Task brief: Summarize the text on dataset preprocessing below in two sentences.
*** Opening Supplied passage ***
We can use the deepcopy function from the copy library to duplicate the datasets and keep the original ones unaltered.
def apply_feature_extractor(examples):
examples['pixel_values'] = [torch.tensor(feature_extractor(image.convert('RGB'))['pixel_values'][0]) for image in examples['image']]
return examples
import copy
data_preprocessed = copy.deepcopy(raw_data)
data_preprocessed.set_transform(apply_feature_extractor)
data_preprocessed
To see the function at work we simply need to access a sample.
data_preprocessed['train'][0]
It seems to work properly. Everytime one or more samples are accessed, the pre-processing function is invoked to generate the pixel_values which are then added to the features.
Just to be 100% sure the pre-processing transformation is working in the right way, let's visualize a couple of images.
nrows = 2
ncols = 5
plt.figure(figsize=(ncols*2, nrows*2), dpi=100)
preprocessed_samples = data_preprocessed['train'].shuffle(seed=2077).select(range(nrows * ncols))
for i in range(nrows*ncols):
preprocessed_sample = preprocessed_samples[i]
plt.subplot(nrows, ncols, i+1)
plt.imshow(transforms.ToPILImage()(torch.tensor(preprocessed_sample['pixel_values'])).resize((128, 128)))
plt.title(labels.int2str(preprocessed_sample['label']), fontsize=10)
plt.axis('off')
plt.show()
It's looking good!
Before moving to the training phase, there is one last step we have to do: rename the label feature as labels because by default the model will look for this specific column to compute the loss.
data_cleaned = data_preprocessed.rename_column('label', 'labels')
*** Closing Supplied passage ***
*** Opening Exercise data ***
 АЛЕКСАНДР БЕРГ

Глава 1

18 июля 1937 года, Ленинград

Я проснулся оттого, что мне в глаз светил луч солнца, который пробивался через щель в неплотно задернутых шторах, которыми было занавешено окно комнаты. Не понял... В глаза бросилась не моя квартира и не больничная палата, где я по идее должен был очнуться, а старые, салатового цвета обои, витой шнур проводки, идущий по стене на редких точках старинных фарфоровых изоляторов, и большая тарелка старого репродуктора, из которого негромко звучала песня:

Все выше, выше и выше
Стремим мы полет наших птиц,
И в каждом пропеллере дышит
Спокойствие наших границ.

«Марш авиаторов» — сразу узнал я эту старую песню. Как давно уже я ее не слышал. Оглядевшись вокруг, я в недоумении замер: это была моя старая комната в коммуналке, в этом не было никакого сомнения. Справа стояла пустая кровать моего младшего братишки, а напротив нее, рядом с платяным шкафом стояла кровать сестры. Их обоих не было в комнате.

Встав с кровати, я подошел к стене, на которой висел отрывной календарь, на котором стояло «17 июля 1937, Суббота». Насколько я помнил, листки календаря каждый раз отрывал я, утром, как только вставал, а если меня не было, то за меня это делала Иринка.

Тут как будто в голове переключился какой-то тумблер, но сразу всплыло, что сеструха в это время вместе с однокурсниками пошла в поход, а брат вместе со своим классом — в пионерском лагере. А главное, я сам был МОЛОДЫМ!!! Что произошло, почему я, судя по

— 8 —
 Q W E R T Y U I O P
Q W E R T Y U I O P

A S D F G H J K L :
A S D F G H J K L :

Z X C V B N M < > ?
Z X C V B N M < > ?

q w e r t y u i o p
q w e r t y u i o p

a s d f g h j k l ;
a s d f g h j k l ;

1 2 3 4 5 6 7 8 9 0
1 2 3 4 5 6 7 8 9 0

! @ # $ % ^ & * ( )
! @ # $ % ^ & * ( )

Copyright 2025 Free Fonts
*** Closing Exercise data ***
Response: The datasets are duplicated with deepcopy so the originals stay unaltered, and a transform is set that runs the feature extractor to generate pixel_values whenever samples are accessed; accessing a sample and plotting a couple of images confirms it works. Before training, the label feature is renamed to labels because the model looks for that column by default to compute the loss.